NEW YORK -- Intense rainfall in the Midwest has driven soybean prices to a three-year high, helping to boost grain prices on the commodity futures market and threatening to nudge up inflation.
The rains, which have swollen sections of the Mississippi River to record levels and cut barge traffic, have also flooded farmers' fields, preventing them from using heavy planting machines. About 3 million acres of soybean fields, or 5 percent of total U.S. soybean acreage, remain unplanted.
If the weather somehow confounds forecasts and turns idyllic, some of those fields could be planted, but yields would be only half the usual amount and leave the crops susceptible to early autumn frosts, said Gary Benjamin, an agricultural economist with the U.S. Federal Reserve Bank of Chicago.

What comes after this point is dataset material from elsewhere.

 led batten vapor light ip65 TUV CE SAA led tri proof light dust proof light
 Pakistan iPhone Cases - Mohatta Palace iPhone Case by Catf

The result has been that November's soybean harvest has been bid up to levels not seen for three years.
The price of a bushel on the Chicago Board of Trade closed yesterday at $6.67 3/4 , up 3 3/4 cents, for a 16 percent increase since June 14.
"Prices can clearly go up another 50 cents to a dollar, and the only reason they're going up is the weather. It's ruining the crop," said Dan Cekander, director of grain research at Rodman and Renshaw Inc., a commodity trading house in Chicago.
Grains have been affected as well, reaching 60-day highs. Soybeans are used as livestock feed, so many traders are betting that the more plentiful grains will be used instead. In addition, the rains have hindered corn growth and slowed wheat harvesting.
The price for July wheat delivery increased 10 cents, to $3.02 1/4 a bushel, while July corn was 1/2 a cent higher, at $2.31 1/2 a bushel.
Despite the increased soybean and grain prices, economists were optimistic that the effect on inflation would not great.
Food prices account for one-sixth of most inflation indexes, and grain influences only 10 percent to 20 percent of food prices, said Alan Barkeman of the Federal Reserve Bank of Kansas City.
"We'd need to see a huge run-up in crop prices for inflation to be affected too much. Right now it seems manageable," Mr. Barkeman said.
Prices have been distorted in some Midwest states, Mr. Barkeman said, especially where the suspended barge traffic has created grain deficiencies or surpluses.
Grain has built up in depots in Iowa, for example, helping to drive down prices and causing many farmers to take steep losses.
The last time grain helped fuel inflation, several other factors -- now missing from the equation -- combined with bad weather, Mr. Barkeman said.
In 1973, newly instituted sales of grain to the former Soviet Union, along with bad weather and a general climate of inflation, helped drive up food prices and, in turn, the inflation rate.
The higher soybean prices, however, did manage to spike up the Commodity Research Bureau index yesterday, which had its biggest single-day rise this year.
This caused nervous traders to bid up the price of gold, a traditional shelter against inflation, to a 2 1/2 -year high.